Two Handy Benches Outside the Museum

Passing Premià de Mar’s Museum of Textile Printing the other day, this is what I saw. Two benches: three people. Three readers: two on their phones, one with a good old fashioned book. Only the young woman, I think, was waiting for the museum to open.

Maybe you’d prefer it in colour?

For Jude’s Bench Challenge.

Two Benches: One at Home, One Abroad

I am going to give up any pretence of regular blogging for a while. Maybe a scheduled post or so, maybe the odd Virtual Postcard. Daughter-in-Spain never asks for help, but for most of this week and next, she needs some. So I’m off to Catalonia. I’ll leave you with two benches. One 5 minutes walk away in our local Beatswell Woods: the other just down on the beach near Daughter’s house. Very different. But both have their charms.

Premià de Mar

For Jude’s Bench Challenge. And I think I know which one Jude will go for.

Geometry in Museu Blau

Our last day in Catalonia. Malcolm and I took ourselves off to the Museu de Ciències Naturals de Barcelona, commonly known as the Museu Blau. It’s in a really new part of town, Diagonal Mar. As the name suggests, it’s a thoughly geometric sort of area. Look.

And many of the museum’s contents are pretty geometric too. These fossils for instance …

… or shells …

… or butterflies & moths …

… or arachnids.

It’s a pretty fine museum. In an interesting area. And not on the tourist circuit. Yet. Recommended.

GeometricJanuary

Geometry at the Hospital Sant Pau

One of my favourite building complexes in the whole world is that of the original Hospital Sant Pau in Barcelona. It sits alongside its more modern successor, a centre of excellence for modern medicine. In its day, when it was first built in the early years of the twentieth century, before the days of the kind of universal health services we now take for granted, it was a wonder. It cared for all comers, and recognised that part of any treatment was access to beautiful spaces, to fresh air and access to nature. And it shows.

I’ve written about it here, and here. So let’s just look at some of its wonders as part of GeometricJanuary.

Geometry in Alella

Alella is a well-heeled little town in the hills, about half way between here and Barcelona. It sits comfortably in productive wine country, and in the 19th century, wealthy landowners – often the aristocracy – either bought plots on which to build, or else knocked down and rebuilt or extended existing properties they already owned. Malcolm and I went to have a look today. A few are still in private ownership, but most have passed into other uses, such as clinics or residential accommodation for those with various disabilities. Come and stroll round town with us – no history lessons – just enjoy the varied, always geometrical and often quirky buildings we found, and plan to research later.

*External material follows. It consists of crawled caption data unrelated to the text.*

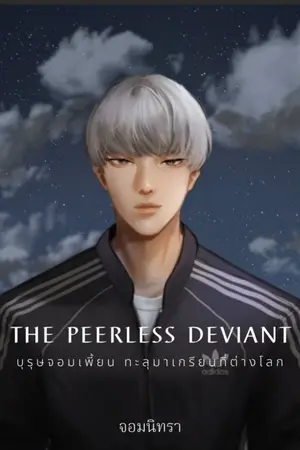 ปกนิยาย The Peerless Deviant - บุรุษจอมเพี้ยน ทะลุมาเกรียนที่ต่างโลก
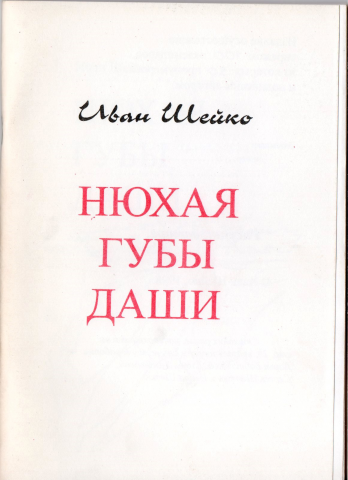 Сборник стихов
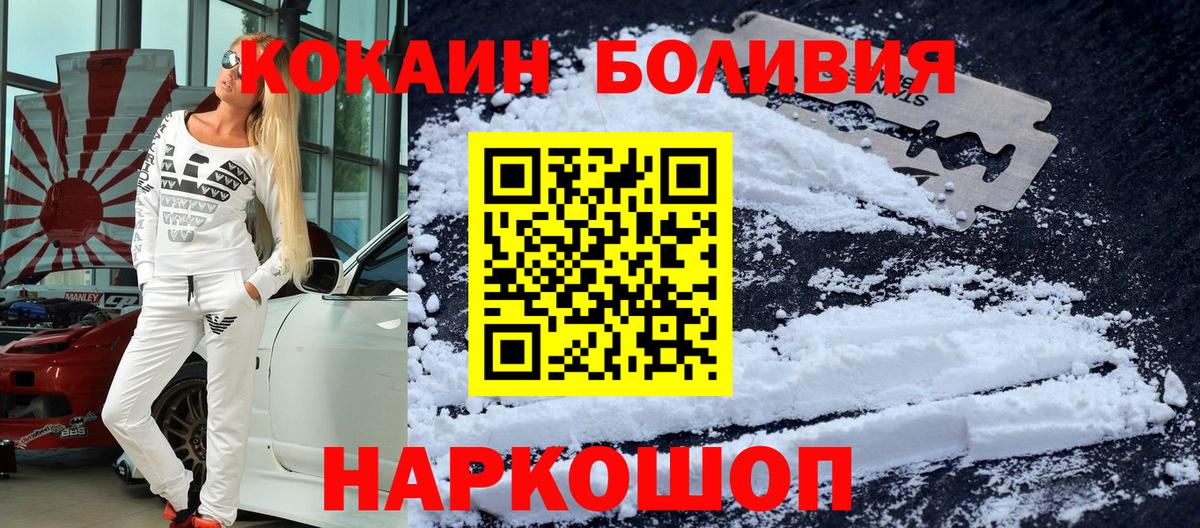 Прохладный  КОКАИН 97%  Вход с VPN  Cocaine  купить закладку  COCAIN Колумбийский 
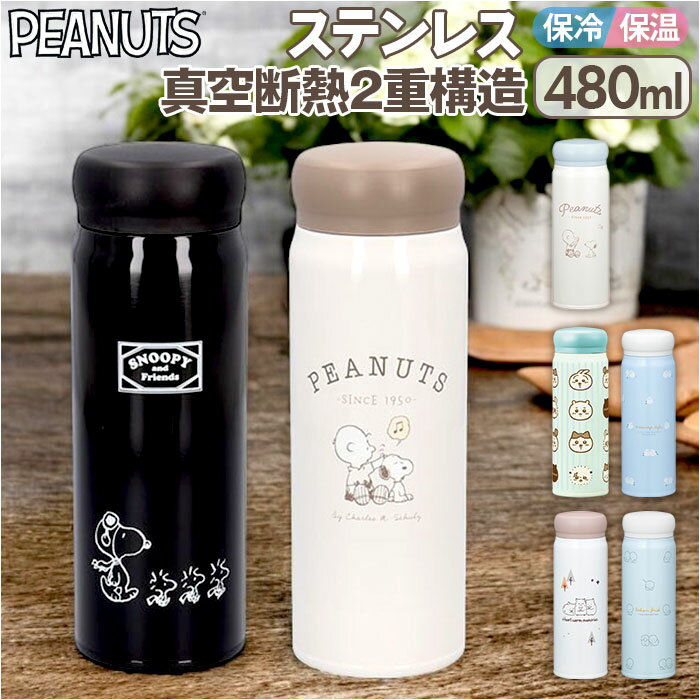 スヌーピー 水筒 480ml 定番 マイボトル ステンレスボトル マグボトル 直飲み水筒 直飲み ボトル おしゃれ 大人用水筒 保冷 保温 ステンレス 真空二重...
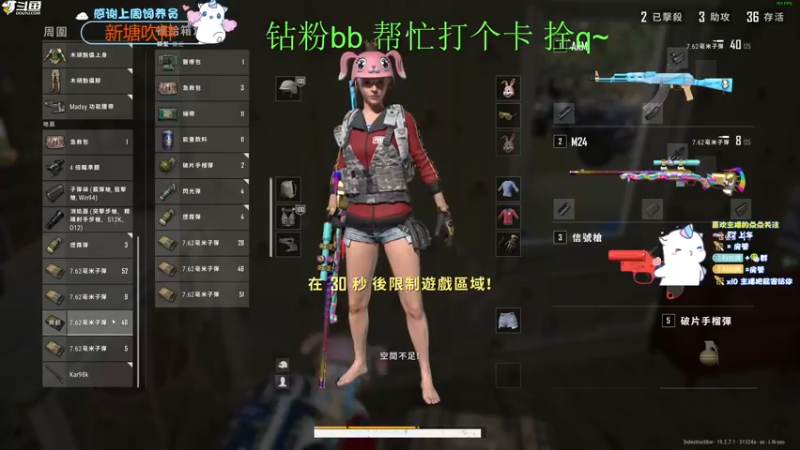 【2022-09-07 23点场】爱吃包谷的新一酱ye：【新一】kd5.0的靓妹闪闪发光ye
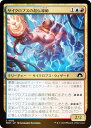 【FOIL】マジックザギャザリング MH3 JP 0182 サイクロプスの超伝導師 (日本語版 コモン) モダンホライゾン3 (MTG)(3)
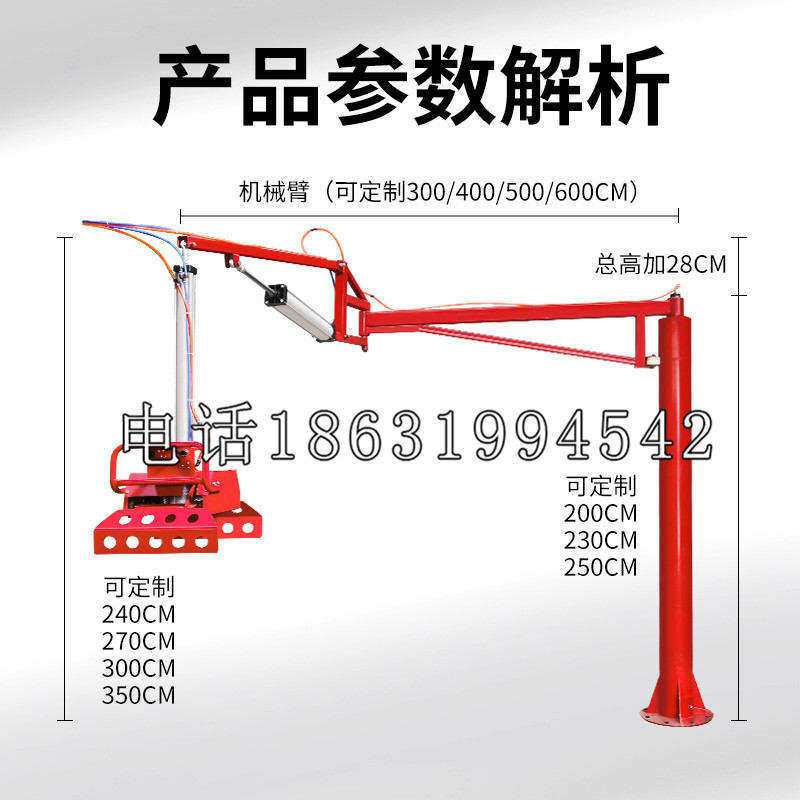 玛曲县schunk雄克机械抓手PGN-plus系列0372092|PGN-plus 64-1-AS-KVZ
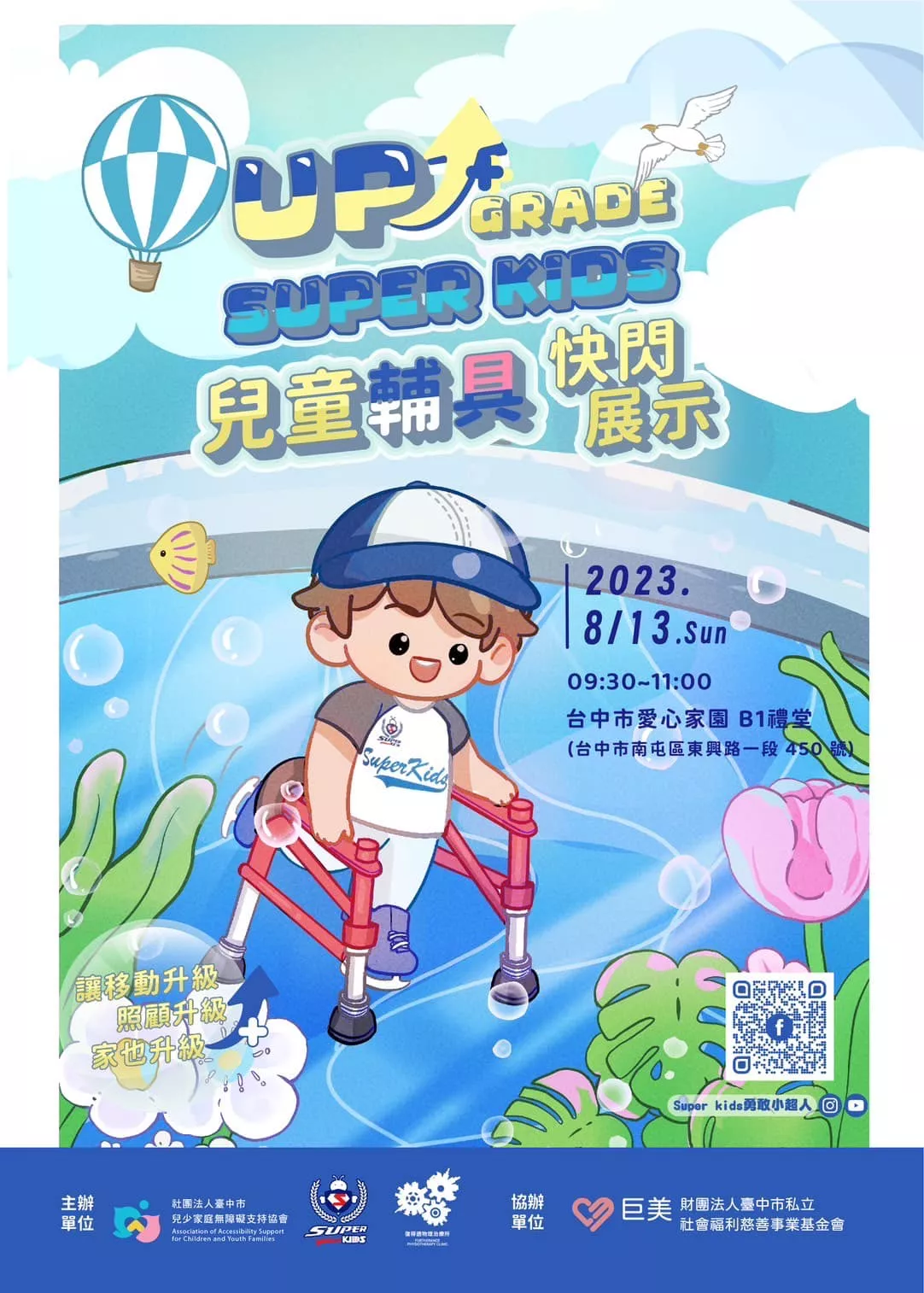 勇敢小超人兒童輔具快閃展示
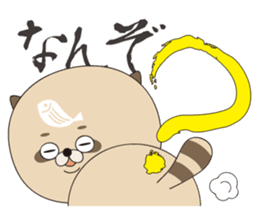 TANUBEH with the KATSUO Tatoo sticker #5112546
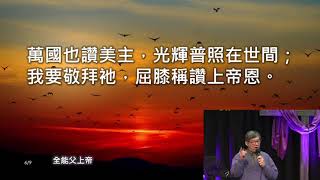 四月二日 黃金敬拜 - 神[應許]的恩典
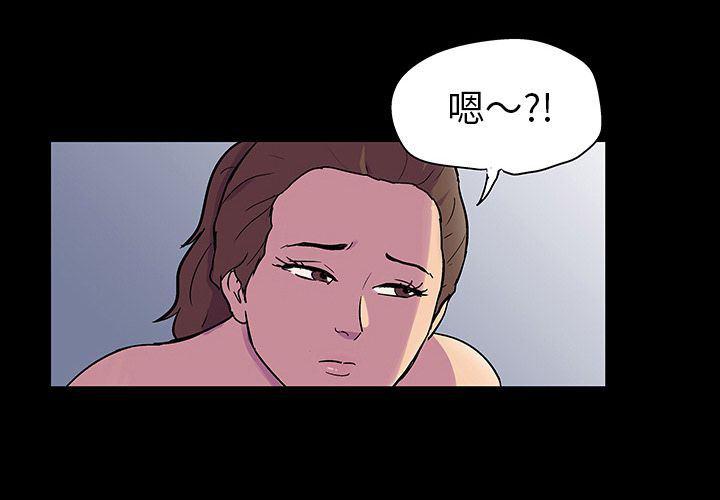 东京巴比伦漫画-第91话全彩韩漫标签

This was the most extravagant of all, and the one we saw first.

We saw ordinary streets too. Like this one …

…and a church, Sant Feliu, in a pleasant square.

… and some geometric plant life …

What town is complete without a sense of humour? The first image isn’t geometrical at all, but I’ll include it anyway. And the second is a road sign that was once geometrical until the tree it was placed on started to grow over it, and the Town Wag took matters in hand.

We liked you a lot, Alella. We’ll be back.

GeometricJanuary.

Geometry in a Sunset

I am looking for an excuse to share images of yesterday evening’s sunset, down on the beach at Premià. And I found it in the views of Barcelona, some 20 km away. Its skyline features suitably geometric buildings, so here’s my square for today.

And here are a few more – unsquared – views, so I can share them with Hammad, of Weekend Sky fame.

It’s not often that we’re down on the beach in January, as the sun is setting. We should do it more often.